:: Goal of the exercise ::
Are you able to quote each entry exactly as written?

:: Entries provided ::
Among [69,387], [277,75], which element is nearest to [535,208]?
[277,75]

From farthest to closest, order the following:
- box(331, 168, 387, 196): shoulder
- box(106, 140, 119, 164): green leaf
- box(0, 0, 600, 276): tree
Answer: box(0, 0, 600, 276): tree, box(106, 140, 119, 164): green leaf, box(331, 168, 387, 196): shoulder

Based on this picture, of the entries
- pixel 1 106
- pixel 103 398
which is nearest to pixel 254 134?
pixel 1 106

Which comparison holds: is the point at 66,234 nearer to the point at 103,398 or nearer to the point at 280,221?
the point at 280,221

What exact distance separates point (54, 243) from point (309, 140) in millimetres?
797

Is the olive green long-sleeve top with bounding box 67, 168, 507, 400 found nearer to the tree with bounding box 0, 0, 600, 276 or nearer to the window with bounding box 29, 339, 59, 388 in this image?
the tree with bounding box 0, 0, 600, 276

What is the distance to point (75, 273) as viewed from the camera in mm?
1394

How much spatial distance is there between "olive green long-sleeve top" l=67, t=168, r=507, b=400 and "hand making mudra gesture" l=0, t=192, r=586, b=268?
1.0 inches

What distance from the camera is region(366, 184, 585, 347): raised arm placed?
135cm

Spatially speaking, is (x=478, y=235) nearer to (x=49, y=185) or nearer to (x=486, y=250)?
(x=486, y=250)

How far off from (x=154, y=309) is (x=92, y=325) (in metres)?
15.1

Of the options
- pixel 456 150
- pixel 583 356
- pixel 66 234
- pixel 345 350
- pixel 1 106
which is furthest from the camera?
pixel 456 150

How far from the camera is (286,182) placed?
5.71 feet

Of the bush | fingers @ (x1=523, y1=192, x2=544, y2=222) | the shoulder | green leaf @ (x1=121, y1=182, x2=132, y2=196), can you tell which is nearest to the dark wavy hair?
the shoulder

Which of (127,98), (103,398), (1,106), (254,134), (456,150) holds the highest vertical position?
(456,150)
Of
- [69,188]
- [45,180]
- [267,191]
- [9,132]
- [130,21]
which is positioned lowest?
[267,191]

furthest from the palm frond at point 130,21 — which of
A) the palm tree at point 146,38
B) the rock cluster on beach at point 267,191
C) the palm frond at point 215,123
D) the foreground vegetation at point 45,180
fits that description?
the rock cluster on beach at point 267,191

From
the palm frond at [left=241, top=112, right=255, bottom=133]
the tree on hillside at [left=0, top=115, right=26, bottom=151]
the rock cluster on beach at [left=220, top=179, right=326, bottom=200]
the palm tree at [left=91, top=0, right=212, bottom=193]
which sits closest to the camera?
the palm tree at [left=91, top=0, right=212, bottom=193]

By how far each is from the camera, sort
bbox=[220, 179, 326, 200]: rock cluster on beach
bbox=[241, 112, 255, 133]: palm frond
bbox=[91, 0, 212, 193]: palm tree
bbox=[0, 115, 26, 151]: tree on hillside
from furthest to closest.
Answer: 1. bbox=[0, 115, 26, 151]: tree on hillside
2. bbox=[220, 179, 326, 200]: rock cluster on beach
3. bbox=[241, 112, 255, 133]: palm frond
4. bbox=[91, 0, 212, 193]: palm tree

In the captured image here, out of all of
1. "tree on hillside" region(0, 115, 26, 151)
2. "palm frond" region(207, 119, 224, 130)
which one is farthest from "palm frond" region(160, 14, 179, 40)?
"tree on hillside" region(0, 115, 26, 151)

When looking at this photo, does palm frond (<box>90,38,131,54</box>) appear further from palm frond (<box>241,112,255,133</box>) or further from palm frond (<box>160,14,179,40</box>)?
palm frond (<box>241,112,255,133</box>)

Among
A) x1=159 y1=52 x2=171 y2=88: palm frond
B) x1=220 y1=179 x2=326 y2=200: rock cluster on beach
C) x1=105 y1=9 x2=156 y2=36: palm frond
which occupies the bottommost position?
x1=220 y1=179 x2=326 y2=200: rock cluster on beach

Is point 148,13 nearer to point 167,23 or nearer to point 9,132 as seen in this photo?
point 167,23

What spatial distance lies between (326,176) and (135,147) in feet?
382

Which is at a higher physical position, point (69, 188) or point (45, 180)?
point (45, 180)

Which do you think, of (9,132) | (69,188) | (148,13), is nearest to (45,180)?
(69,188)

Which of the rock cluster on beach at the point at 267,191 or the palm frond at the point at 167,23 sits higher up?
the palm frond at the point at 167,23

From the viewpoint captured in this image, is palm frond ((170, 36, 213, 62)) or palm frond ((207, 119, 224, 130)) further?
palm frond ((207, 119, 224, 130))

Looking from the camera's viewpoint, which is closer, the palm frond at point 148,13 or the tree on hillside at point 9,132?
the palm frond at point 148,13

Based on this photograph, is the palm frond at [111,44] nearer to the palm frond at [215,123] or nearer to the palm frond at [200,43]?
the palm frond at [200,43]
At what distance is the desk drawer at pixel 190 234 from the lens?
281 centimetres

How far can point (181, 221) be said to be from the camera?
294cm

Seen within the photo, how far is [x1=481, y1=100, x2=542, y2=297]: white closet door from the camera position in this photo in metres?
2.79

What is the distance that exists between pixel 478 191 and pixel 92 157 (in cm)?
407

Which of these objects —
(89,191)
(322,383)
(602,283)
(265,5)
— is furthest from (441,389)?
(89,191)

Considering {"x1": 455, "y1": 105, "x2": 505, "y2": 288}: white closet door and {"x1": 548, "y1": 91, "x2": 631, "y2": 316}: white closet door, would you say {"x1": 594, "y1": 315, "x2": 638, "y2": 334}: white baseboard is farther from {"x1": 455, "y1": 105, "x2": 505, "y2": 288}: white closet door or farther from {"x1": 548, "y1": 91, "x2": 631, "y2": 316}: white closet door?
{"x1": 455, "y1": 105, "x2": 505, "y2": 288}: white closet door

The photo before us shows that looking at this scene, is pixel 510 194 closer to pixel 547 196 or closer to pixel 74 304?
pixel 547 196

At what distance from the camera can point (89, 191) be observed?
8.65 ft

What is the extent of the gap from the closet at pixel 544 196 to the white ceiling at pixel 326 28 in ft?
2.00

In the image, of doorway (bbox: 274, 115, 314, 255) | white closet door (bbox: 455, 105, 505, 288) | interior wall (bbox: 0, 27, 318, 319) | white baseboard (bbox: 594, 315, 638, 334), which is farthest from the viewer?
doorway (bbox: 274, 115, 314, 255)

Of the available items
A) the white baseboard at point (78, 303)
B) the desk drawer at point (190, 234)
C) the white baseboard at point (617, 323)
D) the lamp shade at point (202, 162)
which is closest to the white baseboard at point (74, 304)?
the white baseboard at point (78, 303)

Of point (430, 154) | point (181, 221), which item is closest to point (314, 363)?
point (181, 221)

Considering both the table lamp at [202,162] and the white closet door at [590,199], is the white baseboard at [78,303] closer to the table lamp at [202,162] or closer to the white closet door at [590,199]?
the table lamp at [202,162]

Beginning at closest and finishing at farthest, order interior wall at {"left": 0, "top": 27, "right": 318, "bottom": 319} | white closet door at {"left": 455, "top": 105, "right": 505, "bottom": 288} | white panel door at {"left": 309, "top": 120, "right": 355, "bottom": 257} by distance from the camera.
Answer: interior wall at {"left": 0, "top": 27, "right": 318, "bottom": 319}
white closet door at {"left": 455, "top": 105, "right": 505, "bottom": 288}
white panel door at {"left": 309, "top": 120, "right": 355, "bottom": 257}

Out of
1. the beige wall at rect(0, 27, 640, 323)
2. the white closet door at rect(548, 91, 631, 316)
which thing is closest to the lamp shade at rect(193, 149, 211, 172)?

:: Written answer ::
Among [69,387], [277,75], which element is nearest to [535,208]?
[277,75]

From farthest to closest, order the following:
- box(331, 168, 387, 196): shoulder
- box(106, 140, 119, 164): green leaf
- box(0, 0, 600, 276): tree
Answer: box(0, 0, 600, 276): tree, box(106, 140, 119, 164): green leaf, box(331, 168, 387, 196): shoulder

Based on this picture, of the entries
- pixel 1 106
- pixel 103 398
which is nearest to pixel 254 134?
pixel 1 106

Which comparison holds: is the point at 66,234 nearer to the point at 103,398 or nearer to the point at 280,221?
the point at 280,221

What exact distance separates point (54, 243) from point (309, 140) in millimetres?
797

Is the olive green long-sleeve top with bounding box 67, 168, 507, 400 found nearer to the tree with bounding box 0, 0, 600, 276 or nearer to the window with bounding box 29, 339, 59, 388 in this image?
the tree with bounding box 0, 0, 600, 276

What is the distance to point (75, 273) as viewed from the camera in mm?
1394

How much spatial distance is there between "olive green long-sleeve top" l=67, t=168, r=507, b=400 and "hand making mudra gesture" l=0, t=192, r=586, b=268?
1.0 inches

What distance from the camera is region(366, 184, 585, 347): raised arm placed?
135cm

Spatially speaking, is (x=478, y=235) nearer to (x=49, y=185) or nearer to (x=486, y=250)?
(x=486, y=250)

How far off from (x=154, y=309) is (x=92, y=325) (in metres)?
15.1

Of the options
- pixel 456 150
- pixel 583 356
- pixel 66 234
- pixel 345 350
- pixel 1 106
which is furthest from the camera?
pixel 456 150

How far from the camera is (286,182) placed?
5.71 feet

Of the bush | fingers @ (x1=523, y1=192, x2=544, y2=222) | the shoulder | green leaf @ (x1=121, y1=182, x2=132, y2=196), can you tell which is nearest to the dark wavy hair?
the shoulder

Which of (127,98), (103,398), (1,106), (254,134), (456,150) holds the highest vertical position?
(456,150)
Of
- [69,188]
- [45,180]
- [267,191]
- [9,132]
- [130,21]
which is positioned lowest?
[267,191]

furthest from the palm frond at point 130,21 — which of
A) the palm tree at point 146,38
B) the rock cluster on beach at point 267,191
C) the palm frond at point 215,123
D) the foreground vegetation at point 45,180
fits that description?
the rock cluster on beach at point 267,191

From
the palm frond at [left=241, top=112, right=255, bottom=133]
the tree on hillside at [left=0, top=115, right=26, bottom=151]
the rock cluster on beach at [left=220, top=179, right=326, bottom=200]
the palm tree at [left=91, top=0, right=212, bottom=193]
which sits closest to the camera?
the palm tree at [left=91, top=0, right=212, bottom=193]

By how far each is from the camera, sort
bbox=[220, 179, 326, 200]: rock cluster on beach
bbox=[241, 112, 255, 133]: palm frond
bbox=[91, 0, 212, 193]: palm tree
bbox=[0, 115, 26, 151]: tree on hillside
from furthest to closest.
Answer: 1. bbox=[0, 115, 26, 151]: tree on hillside
2. bbox=[220, 179, 326, 200]: rock cluster on beach
3. bbox=[241, 112, 255, 133]: palm frond
4. bbox=[91, 0, 212, 193]: palm tree

In the captured image here, out of all of
1. "tree on hillside" region(0, 115, 26, 151)
2. "palm frond" region(207, 119, 224, 130)
which one is farthest from "palm frond" region(160, 14, 179, 40)?
"tree on hillside" region(0, 115, 26, 151)

When looking at this photo, does palm frond (<box>90,38,131,54</box>) appear further from palm frond (<box>241,112,255,133</box>) or further from palm frond (<box>160,14,179,40</box>)?
palm frond (<box>241,112,255,133</box>)

Among
A) x1=159 y1=52 x2=171 y2=88: palm frond
B) x1=220 y1=179 x2=326 y2=200: rock cluster on beach
C) x1=105 y1=9 x2=156 y2=36: palm frond
which occupies the bottommost position?
x1=220 y1=179 x2=326 y2=200: rock cluster on beach

Is point 148,13 nearer to point 167,23 or nearer to point 9,132 as seen in this photo?
point 167,23

What spatial distance lies between (326,176) and (135,147) in feet?
382

Which is at a higher physical position, point (69, 188) or point (45, 180)?
point (45, 180)

Which do you think, of (9,132) | (69,188) | (148,13), is nearest to (45,180)?
(69,188)

Which of the rock cluster on beach at the point at 267,191 or the palm frond at the point at 167,23 sits higher up?
the palm frond at the point at 167,23

From the viewpoint captured in this image, is palm frond ((170, 36, 213, 62)) or palm frond ((207, 119, 224, 130)) further?
palm frond ((207, 119, 224, 130))

Looking from the camera's viewpoint, which is closer, the palm frond at point 148,13 or the tree on hillside at point 9,132?
the palm frond at point 148,13

Based on this photograph, is the palm frond at [111,44] nearer to the palm frond at [215,123] or nearer to the palm frond at [200,43]?
the palm frond at [200,43]
At what distance is the desk drawer at pixel 190 234 from the lens?
281 centimetres

How far can point (181, 221) be said to be from the camera?
294cm

Seen within the photo, how far is [x1=481, y1=100, x2=542, y2=297]: white closet door from the camera position in this photo in metres?
2.79

What is the distance that exists between pixel 478 191 and pixel 92 157 (in cm)?
407

Which of these objects —
(89,191)
(322,383)
(602,283)
(265,5)
— is furthest from (441,389)?
(89,191)

Considering {"x1": 455, "y1": 105, "x2": 505, "y2": 288}: white closet door and {"x1": 548, "y1": 91, "x2": 631, "y2": 316}: white closet door, would you say {"x1": 594, "y1": 315, "x2": 638, "y2": 334}: white baseboard is farther from {"x1": 455, "y1": 105, "x2": 505, "y2": 288}: white closet door or farther from {"x1": 548, "y1": 91, "x2": 631, "y2": 316}: white closet door?
{"x1": 455, "y1": 105, "x2": 505, "y2": 288}: white closet door

The photo before us shows that looking at this scene, is pixel 510 194 closer to pixel 547 196 or closer to pixel 74 304?
pixel 547 196

At what distance from the camera can point (89, 191) be observed?
8.65 ft

What is the extent of the gap from the closet at pixel 544 196 to the white ceiling at pixel 326 28 in ft?
2.00

In the image, of doorway (bbox: 274, 115, 314, 255) | white closet door (bbox: 455, 105, 505, 288) | interior wall (bbox: 0, 27, 318, 319) | white baseboard (bbox: 594, 315, 638, 334), which is farthest from the viewer?
doorway (bbox: 274, 115, 314, 255)

Of the available items
A) the white baseboard at point (78, 303)
B) the desk drawer at point (190, 234)
C) the white baseboard at point (617, 323)
D) the lamp shade at point (202, 162)
which is closest to the white baseboard at point (74, 304)?
the white baseboard at point (78, 303)

Of point (430, 154) | point (181, 221), which item is closest to point (314, 363)?
point (181, 221)

Considering both the table lamp at [202,162] and the white closet door at [590,199], is the white baseboard at [78,303] closer to the table lamp at [202,162] or closer to the white closet door at [590,199]?
the table lamp at [202,162]

Beginning at closest and finishing at farthest, order interior wall at {"left": 0, "top": 27, "right": 318, "bottom": 319} | white closet door at {"left": 455, "top": 105, "right": 505, "bottom": 288} | white panel door at {"left": 309, "top": 120, "right": 355, "bottom": 257} by distance from the camera.
Answer: interior wall at {"left": 0, "top": 27, "right": 318, "bottom": 319}
white closet door at {"left": 455, "top": 105, "right": 505, "bottom": 288}
white panel door at {"left": 309, "top": 120, "right": 355, "bottom": 257}

Out of
1. the beige wall at rect(0, 27, 640, 323)
2. the white closet door at rect(548, 91, 631, 316)
which thing is closest to the lamp shade at rect(193, 149, 211, 172)?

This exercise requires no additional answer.